Purpose: This study aimed to quantitatively analyze the association between follow-up duration and the severity of limbal stem cell deficiency (LSCD) or visual acuity in patients with aniridia.

Methods: A total of 52 eyes of 27 patients with aniridia were enrolled at Osaka University Hospital. Medical records were retrospectively reviewed to obtain information on the severity of LSCD and corrected distance visual acuity (CDVA). LSCD severity was based on a modified severity grading scale. We used an ordered logistic regression model to examine the association between follow-up duration and LSCD severity, and a linear regression model with a generalized linear mixed model for the association between follow-up duration and visual acuity.
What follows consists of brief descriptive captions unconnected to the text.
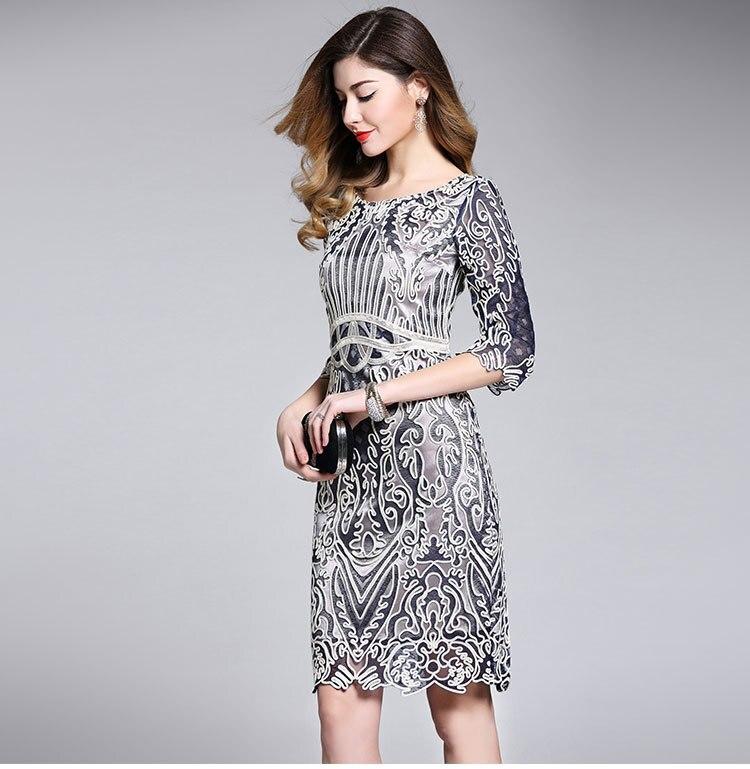 Платье женское элигантное. фото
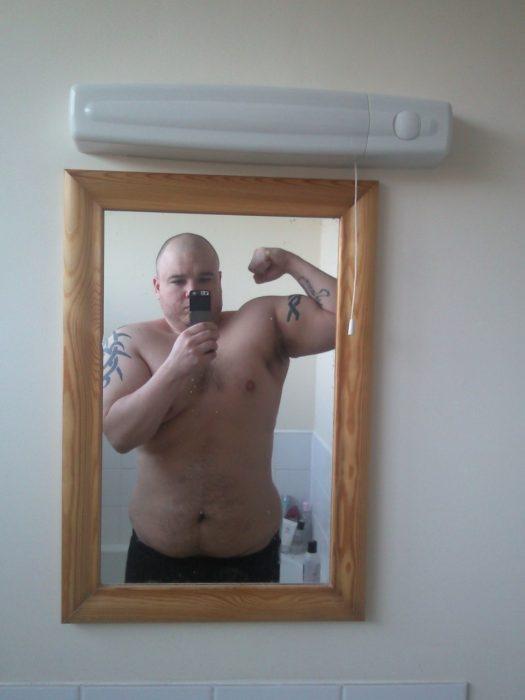 James Fry frente al espejo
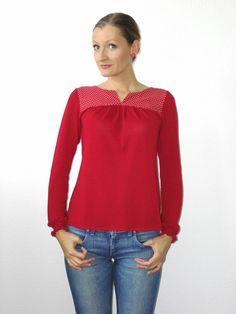 Longsleeve rot gepunktet von lucylique - Mode und Accessoires made in Leipzig auf DaWanda.com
Results: The mean follow-up duration was 5.2 ± 6.3 years. The mean age at the last follow-up visit was 40.5 ± 18.9 years. The mean CDVA was 1.52 ± 1.09 logMAR. At the last follow-up, 1 examined eye (1.9%) was categorized as stage 0, 7 (13.5%) as Ia, 9 (17.3%) as Ib, 5 (9.6%) as Ic, 2 (3.8%) as IIb, 12 (23.1%) as IIc, and 11 (21.2%) as III. Five eyes (9.6%) were unclassifiable. There was a significant association between follow-up duration and LSCD severity (odds ratio per +1 year, 1.41; P < 0.001). CDVA significantly decreased as follow-up duration increased. Each increase of 1 year in the follow-up duration was associated with a mean difference of +0.021 logMAR (95% confidence interval [CI] 0.01–0.03; P < 0.001).

Conclusion: We quantitatively demonstrate that LSCD severity and visual impairment significantly progress as follow-up duration increases.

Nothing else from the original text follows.